ARTICLE:
Using a module inside another module

A

Adam Preble

Guest
This is a rather basic question, but since I'm learning Verilog by what
I am scraping off the web, I just can't figure it out. I am modelling a
74LS181 in Verilog. This chip is a 4-bit ALU, with a carry look-ahead
adder for the addition. I made a model using the addition operator, but
now I want to replace that with a carry look-ahead adder I made.

For the vectors I am testing, the carry look-ahead module checked out
fine. These key vectors are:
1 + 1 = 2
2 + 2 = 4
4 + 4 = 8
8 + 8 = 16 (carries)

You should see that I have just have the same bit set in each input, and
I expect it to appear shifted left one on the output. It's a quick
test. The adder passes by itself.

My first model using the '+' operator works when I set it for addition.
Unfortunately, the model that uses the module fails for the same cases.
Assuming the adder is working, what could I be doing wrong?

It's a pretty complicated example for practicing. I use modules fine in
testbenches, but there I am not trying to do anything with the output
but log them. I might play with an easier example if I don't get any
advice.

WHAT IS ASKED:
(1) Name every test vector given in the Verilog forum post above, written as it appears there.
(2) Check each statement against the Verilog forum post above. Answer yes or no for each and quote the words that decide it.
(a) The 74LS181 is an 8-bit ALU.
(b) The model built with the '+' operator works when set for addition.
(c) The carry look-ahead adder fails when tested by itself.
(3) Write the next part of the Verilog forum post above, picking up after its final sentence.

DATA PROVIDED:
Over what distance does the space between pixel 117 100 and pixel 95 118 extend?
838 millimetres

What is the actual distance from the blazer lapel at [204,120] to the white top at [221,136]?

IN RESPONSE:
(1)
1 + 1 = 2
2 + 2 = 4
4 + 4 = 8
8 + 8 = 16 (carries)

(2)
(a) No: "This chip is a 4-bit ALU"
(b) Yes: "My first model using the '+' operator works when I set it for addition."
(c) No: "The adder passes by itself."

(3)
Here's the code:

/* Module 74LS181
* A simplified version of the 74LS181 ALU chip, written in RTL
* to be easily synthesized
*
* Written by Adam Preble
* 3/22/2004
*
* The inputs are shown on datasheets as active-low, but the active-high
* functions were included in a truth table. The active-high values are
* being used for the specification.
*
* inputs:
* inputA -- 4-bits -- first inputs
* inputB -- 4-bits -- second inputs
* cin -- 1-bit -- Carry input
* mode -- 1-bit -- logic/arithmetic toggle. Logic mode is
active-high.
* select -- 4-bits -- specifies what type of operation the unit shall
* perform:
*
* (mode is high)
* 0000 /A
* 0001 /(A or B)
* 0010 /A and B
* 0011 0
* 0100 /(A and B)
* 0101 /B
* 0110 A eor B
* 0111 A and /B
* 1000 /A or B
* 1001 /(A eor B)
* 1010 B
* 1011 A and B
* 1100 1
* 1101 A or /B
* 1110 A or B
* 1111 A
*
* (mode is low)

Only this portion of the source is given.